Some 5,000 people affected by fighting in Colombia's southwest -gov't

BOGOTA (Reuters) - Combat between three Colombian armed groups in the country's southwest has forced some 5,000 people either to flee or take refuge from the fighting, the government's high peace commission said on Tuesday.

The Awa Indigenous group in particular has been severely affected by the fighting between two groups of FARC dissidents - Segunda Marquetalia and Estado Mayor Central - and rebel group the National Liberation Army (ELN), which began on May 28 in a rural area of Narino province.

"The confrontation has provoked forced displacement and the confinement of close to 5,000 people, most of them Indigenous, who have been obliged to take refuge from the crossfire," the commission said in a statement.
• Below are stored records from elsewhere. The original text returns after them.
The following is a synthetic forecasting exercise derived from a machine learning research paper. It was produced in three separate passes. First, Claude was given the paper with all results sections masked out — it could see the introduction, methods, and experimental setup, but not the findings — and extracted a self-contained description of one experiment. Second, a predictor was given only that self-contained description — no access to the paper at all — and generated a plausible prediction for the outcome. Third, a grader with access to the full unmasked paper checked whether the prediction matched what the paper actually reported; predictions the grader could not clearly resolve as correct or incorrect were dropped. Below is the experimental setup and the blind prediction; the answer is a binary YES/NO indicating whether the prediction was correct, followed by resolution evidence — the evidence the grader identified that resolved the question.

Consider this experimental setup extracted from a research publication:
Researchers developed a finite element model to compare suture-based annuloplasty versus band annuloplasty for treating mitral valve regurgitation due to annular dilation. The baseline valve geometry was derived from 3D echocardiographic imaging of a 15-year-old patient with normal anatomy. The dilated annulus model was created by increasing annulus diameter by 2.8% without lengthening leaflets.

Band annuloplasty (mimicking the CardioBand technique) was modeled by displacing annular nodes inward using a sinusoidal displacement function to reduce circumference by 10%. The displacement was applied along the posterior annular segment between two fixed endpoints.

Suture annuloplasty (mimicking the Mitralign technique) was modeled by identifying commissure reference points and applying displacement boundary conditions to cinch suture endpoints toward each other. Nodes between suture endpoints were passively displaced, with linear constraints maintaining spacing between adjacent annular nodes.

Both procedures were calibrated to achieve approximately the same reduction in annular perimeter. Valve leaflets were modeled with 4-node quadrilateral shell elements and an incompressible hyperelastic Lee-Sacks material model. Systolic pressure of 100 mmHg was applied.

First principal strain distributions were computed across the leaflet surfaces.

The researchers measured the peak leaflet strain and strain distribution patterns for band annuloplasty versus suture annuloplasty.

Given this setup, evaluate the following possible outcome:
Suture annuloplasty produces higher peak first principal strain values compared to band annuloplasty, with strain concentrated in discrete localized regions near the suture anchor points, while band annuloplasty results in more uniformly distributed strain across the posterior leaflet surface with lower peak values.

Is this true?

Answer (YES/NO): NO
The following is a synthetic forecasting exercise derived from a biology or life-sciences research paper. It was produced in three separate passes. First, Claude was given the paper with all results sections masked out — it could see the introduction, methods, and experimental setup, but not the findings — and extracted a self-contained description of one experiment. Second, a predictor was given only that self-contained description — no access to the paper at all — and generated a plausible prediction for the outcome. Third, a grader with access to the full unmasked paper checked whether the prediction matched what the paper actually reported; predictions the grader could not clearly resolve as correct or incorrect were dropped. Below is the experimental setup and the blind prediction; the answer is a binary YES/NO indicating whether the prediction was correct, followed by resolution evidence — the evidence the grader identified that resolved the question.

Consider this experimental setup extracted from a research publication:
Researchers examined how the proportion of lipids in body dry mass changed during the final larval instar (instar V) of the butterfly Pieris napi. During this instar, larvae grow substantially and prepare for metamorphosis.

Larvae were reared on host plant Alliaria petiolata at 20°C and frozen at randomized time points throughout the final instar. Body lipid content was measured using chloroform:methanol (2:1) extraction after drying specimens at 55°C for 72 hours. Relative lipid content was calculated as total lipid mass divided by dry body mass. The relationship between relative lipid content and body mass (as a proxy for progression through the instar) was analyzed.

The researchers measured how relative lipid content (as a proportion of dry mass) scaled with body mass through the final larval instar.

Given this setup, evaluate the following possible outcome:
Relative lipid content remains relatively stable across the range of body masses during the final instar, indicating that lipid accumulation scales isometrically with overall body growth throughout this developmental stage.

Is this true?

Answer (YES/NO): NO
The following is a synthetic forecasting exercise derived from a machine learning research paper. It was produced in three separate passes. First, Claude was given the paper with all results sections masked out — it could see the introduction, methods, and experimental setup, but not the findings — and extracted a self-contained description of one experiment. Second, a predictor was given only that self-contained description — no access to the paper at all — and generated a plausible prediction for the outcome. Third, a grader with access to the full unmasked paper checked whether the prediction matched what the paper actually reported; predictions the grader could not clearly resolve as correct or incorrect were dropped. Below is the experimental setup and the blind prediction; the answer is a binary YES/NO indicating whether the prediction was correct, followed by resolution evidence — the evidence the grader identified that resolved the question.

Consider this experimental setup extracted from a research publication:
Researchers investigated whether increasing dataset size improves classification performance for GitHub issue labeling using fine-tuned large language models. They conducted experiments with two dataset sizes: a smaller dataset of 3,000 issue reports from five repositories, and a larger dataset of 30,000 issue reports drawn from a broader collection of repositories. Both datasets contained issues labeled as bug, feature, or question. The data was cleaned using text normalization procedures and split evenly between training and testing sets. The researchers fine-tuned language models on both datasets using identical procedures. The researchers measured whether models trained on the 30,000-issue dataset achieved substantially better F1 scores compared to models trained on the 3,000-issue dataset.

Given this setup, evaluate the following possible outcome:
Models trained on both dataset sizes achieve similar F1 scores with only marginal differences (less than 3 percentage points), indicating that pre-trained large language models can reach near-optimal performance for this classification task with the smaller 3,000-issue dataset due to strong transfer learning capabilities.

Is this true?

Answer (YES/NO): NO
One man from the Magui Indigenous reserve was killed by a land mine, the statement added, and peace commissioner Danilo Rueda called for the armed groups to halt hostilities which affect the Awa and other civilians.

The dissident groups were founded by former members of the FARC rebels who reject a 2016 peace deal.

Leftist President Gustavo Petro has pledged to put an end to Colombia's 60-year conflict through peace or surrender deals with armed groups.

Though his government has restarted talks with the ELN and will hold a ceasefire with that group beginning Aug. 3, there are so far no negotiations with FARC dissidents or crime gangs like the Clan del Golfo.